REQUIRED ACTIONS —
1) In the hot mud thread, rewrite the part from "Anyways, I see" up to and including "another story tho.", with "garage" in place of "basement".
2) In the hot mud thread, how long did cazna say the Sheetrock 210 took to go off in the zooka, pump and gooseneck?

-- Start of PASSAGE TO READ --

# Hot Mud in Auto Tools?



## Paulie (Aug 27, 2011)

Had a couple of people tell me to come over here and ask this question. I don't post much here but am a DWT stalker.

Anyways, I see a Columbia set with a "hot mud" pump. Columbia Set

I've always wondered if some guys ran hot mud in tubes or tools in general. I don't run production, rather looking to run a basement or addition with tools. With the smaller sqft. I am thinking I could run a couple of coats in one day. Pipe dream?

I hear there is a new zooka with a detachable head but I already have one and with all the thousands of tiny parts I don't have the guts to fill with setting mud. Tubes and flushers are another story tho.


----------



## cazna (Mar 28, 2010)

Homax banjo, Tubes, mudheads, flushers/angleheads, Quickfill pump, Boxes etc is what you want, Even these are not worth it if its a smaller job, Bazookas and pumps a bit of a hassel unless its a bigger job and there is 2 or 3 of you. Its a bit much on your own, I set my zooka and pump and gooseneck in hotmud once, sheetrock 210 went off in after 90min, really fast, What a , took me ages to clean it out.


----------



## Collin (Dec 22, 2011)

cazna said:


> Homax banjo, Tubes, mudheads, flushers/angleheads, Quickfill pump, Boxes etc is what you want, Even these are not worth it if its a smaller job, Bazookas and pumps a bit of a hassel unless its a bigger job and there is 2 or 3 of you. Its a bit much on your own, I set my zooka and pump and gooseneck in hotmud once, sheetrock 210 went off in after 90min, really fast, What a , took me ages to clean it out.

-- End of PASSAGE TO READ --
-- Start of RAW DATA --

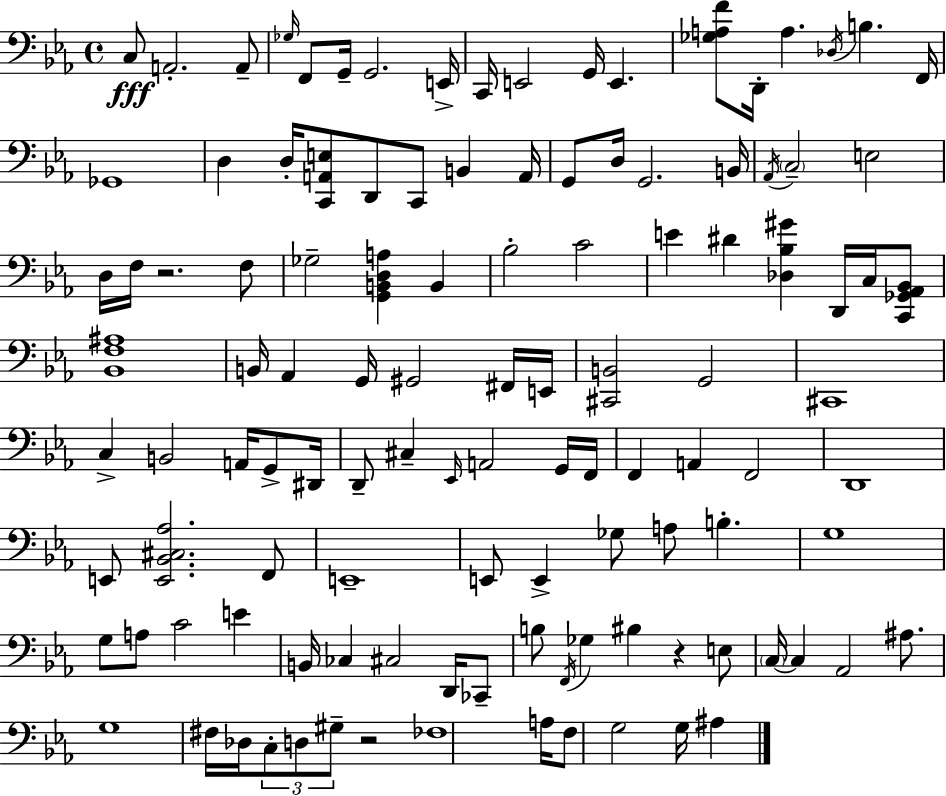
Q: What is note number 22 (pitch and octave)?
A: C2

-- End of RAW DATA --

RESPONSES IN ORDER —
1)
Anyways, I see a Columbia set with a "hot mud" pump. Columbia Set

I've always wondered if some guys ran hot mud in tubes or tools in general. I don't run production, rather looking to run a garage or addition with tools. With the smaller sqft. I am thinking I could run a couple of coats in one day. Pipe dream?

I hear there is a new zooka with a detachable head but I already have one and with all the thousands of tiny parts I don't have the guts to fill with setting mud. Tubes and flushers are another story tho.

2) About 90 minutes.